-- DOCUMENT EXCERPT start --

I want here to briefly summarize our exchange of letters and our conversations.

1. As you know, I consider that you have a false estimate of the past. Politically, this is important insofar as the differences over the past can recur in the future. But the question of the past, taken in isolation, has not been raised by me and I do not raise it now. To my knowledge, the leading comrades of the League are not raising this question either. So you have even less reason to raise it yourself. If the League does not demand that you formally recognize your real errors, you have even less reason or right to denounce, in joining the League, the imaginary "errors" of others.

You cannot fail to understand that any declaration by you of that kind will encounter immediate and decisive resistance in the course of which the whole past, from 1923 on, will be taken up. You cannot fail to see that the Zinovievist faction of the left centrists to which you belonged no longer exists and that its disappearance is not accidental.

Next, you cannot fail to understand that the whole French and International Left Opposition will be entirely against you on the disputed questions of the past To make a declaration about the mistakes of our people and not about your own mistakes would be possible only if your political aim was to demonstrate the impossibility of working with us; but you categorically declare that this is not so. In that case, it is essential that you make your actions correspond with your intentions.

2. The question of the permanent revolution: I consider it decisive in the strategic programmatic sense. In my latest pamphlet I tried to show that this question has completely and definitively left the domain of the old Russian quarrels and that it has become the central question of the international proletariat's revolutionary strategy.

I am far from thinking that the theory of the permanent revolution has a ''finished" character or that it is a master key that unlocks all strategic problems. No, this theory does not free us in any way from the necessity of a concrete analysis of each new historic situation in each separate country; quite the contrary, it forces us to make such analyses. To consider the theory of the permanent revolution as a suprahistorical dogma would contradict its very essence.

But this theory gives us a unique and correct starting point in the internal dynamic of each contemporary national revolution and in its uninterrupted connection with the international revolution. In this theory the Bolshevik-Leninists have a fighting formula imbued with the content of the gigantic events of the last thirty years.

On the basis of this formula, the Opposition is combating and will combat the reformists, the centrists, and the national communists in a decisive manner. One of the most precious advantages of this formula is that it slices like a razor through the ideological ties with all kinds of revisionism of the epigones.

It would be ideological suicide for the Opposition to weaken itself by any concession to the viewpoints of the Zinovievists or semi-Zinovievists on this issue. That is out of the question.

-- DOCUMENT EXCERPT end --
-- DATA RECORDS start --

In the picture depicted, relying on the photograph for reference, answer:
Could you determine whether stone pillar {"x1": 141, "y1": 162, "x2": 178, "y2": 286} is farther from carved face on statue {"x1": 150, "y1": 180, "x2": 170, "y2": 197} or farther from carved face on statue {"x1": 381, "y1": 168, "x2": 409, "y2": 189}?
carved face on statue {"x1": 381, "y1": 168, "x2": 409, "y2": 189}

-- DATA RECORDS end --
-- DATA RECORDS start --

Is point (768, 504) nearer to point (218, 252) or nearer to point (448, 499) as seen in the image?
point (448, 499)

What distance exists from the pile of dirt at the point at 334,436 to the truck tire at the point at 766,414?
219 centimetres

-- DATA RECORDS end --

**BRIEF**
According to the letter on the permanent revolution, what faction did the addressee belong to that no longer exists? The records aren't needed for this.

**TASK SOLUTION**
The Zinovievist faction of the left centrists.